Namun sore itu berakhir berbeda. Tidak ada laporan, tidak ada persidangan. Yang ada hanya pelukan dan senyum lega.
Semua berawal dari satu tangan yang mengulurkan kesabaran: *Aipda Rahman*. Dengan pendekatan kekeluargaan, ia duduk bersama kedua belah pihak. Tanpa menggurui, ia menyampaikan fakta secara empiris, mengetuk hati dengan nalar, dan mengingatkan dengan nilai ketuhanan.
“Tak ada urusan yang beres jika saling ego. Semua ini terjadi atas kehendak-Nya. Kalau mau lanjut ke jalur hukum, kami fasilitasi.

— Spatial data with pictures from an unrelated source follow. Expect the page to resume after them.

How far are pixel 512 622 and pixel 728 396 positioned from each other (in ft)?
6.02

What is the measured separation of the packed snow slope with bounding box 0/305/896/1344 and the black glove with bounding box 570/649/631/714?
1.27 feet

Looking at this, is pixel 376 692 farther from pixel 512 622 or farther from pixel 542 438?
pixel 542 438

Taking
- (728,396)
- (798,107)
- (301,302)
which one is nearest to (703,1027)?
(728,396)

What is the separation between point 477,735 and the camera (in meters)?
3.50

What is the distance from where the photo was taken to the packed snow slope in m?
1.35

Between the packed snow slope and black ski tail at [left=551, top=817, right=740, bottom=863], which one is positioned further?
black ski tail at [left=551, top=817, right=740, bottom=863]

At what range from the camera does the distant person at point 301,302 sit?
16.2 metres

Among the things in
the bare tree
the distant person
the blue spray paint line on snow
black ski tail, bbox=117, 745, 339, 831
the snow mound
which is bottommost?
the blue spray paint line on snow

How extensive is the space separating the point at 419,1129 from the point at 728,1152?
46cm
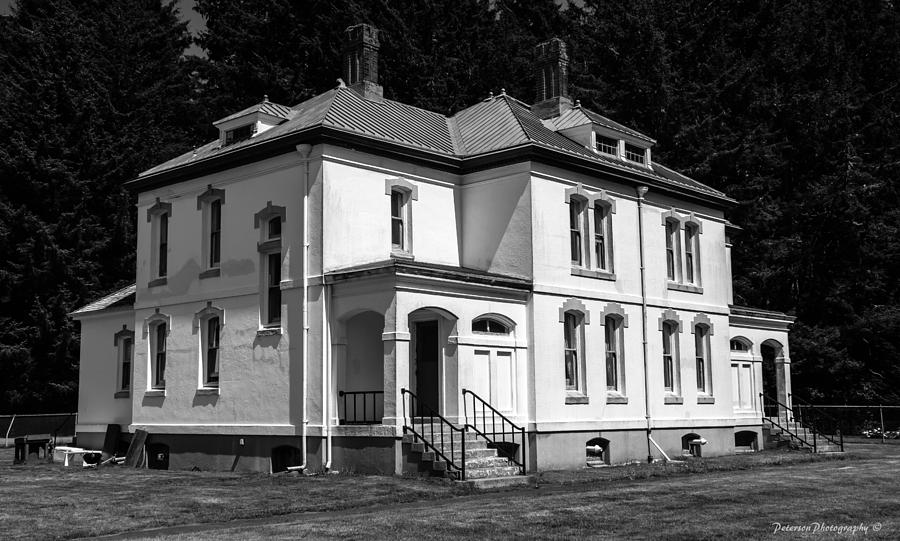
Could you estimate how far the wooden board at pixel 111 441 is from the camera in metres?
28.8

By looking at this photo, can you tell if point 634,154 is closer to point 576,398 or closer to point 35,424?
point 576,398

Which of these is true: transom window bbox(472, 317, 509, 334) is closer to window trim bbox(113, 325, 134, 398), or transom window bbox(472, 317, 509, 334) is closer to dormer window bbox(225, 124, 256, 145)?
dormer window bbox(225, 124, 256, 145)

Tapi coba bayangkan, waktu habis, biaya keluar, pikiran tidak tenang. Padahal, yang paling penting: Alhamdulillah kita semua masih diberi keselamatan,” ucap Aipda Rahman dengan lembut kepada keduanya.
Kata-kata itu meruntuhkan tembok keras kepala. Ruang dialog terbuka. Saling menyalahkan berganti saling memahami.
“Jadi mari kita ambil hikmahnya. Mulai sekarang, lebih hati-hati di jalan. Nyawa dan keluarga menunggu kita di rumah,” pesan Aipda Rahman menutup mediasi.
Kedua pihak pun sepakat berdamai secara kekeluargaan. Mediasi ditutup dengan rangkulan hangat di Dalam Ruangan kerja Aipda Rahman, menjadi bukti bahwa hukum bisa ditegakkan tanpa harus melukai hati.
Karena di akhir cerita, yang menang bukanlah siapa yang benar. Melainkan kemanusiaan yang kembali menang.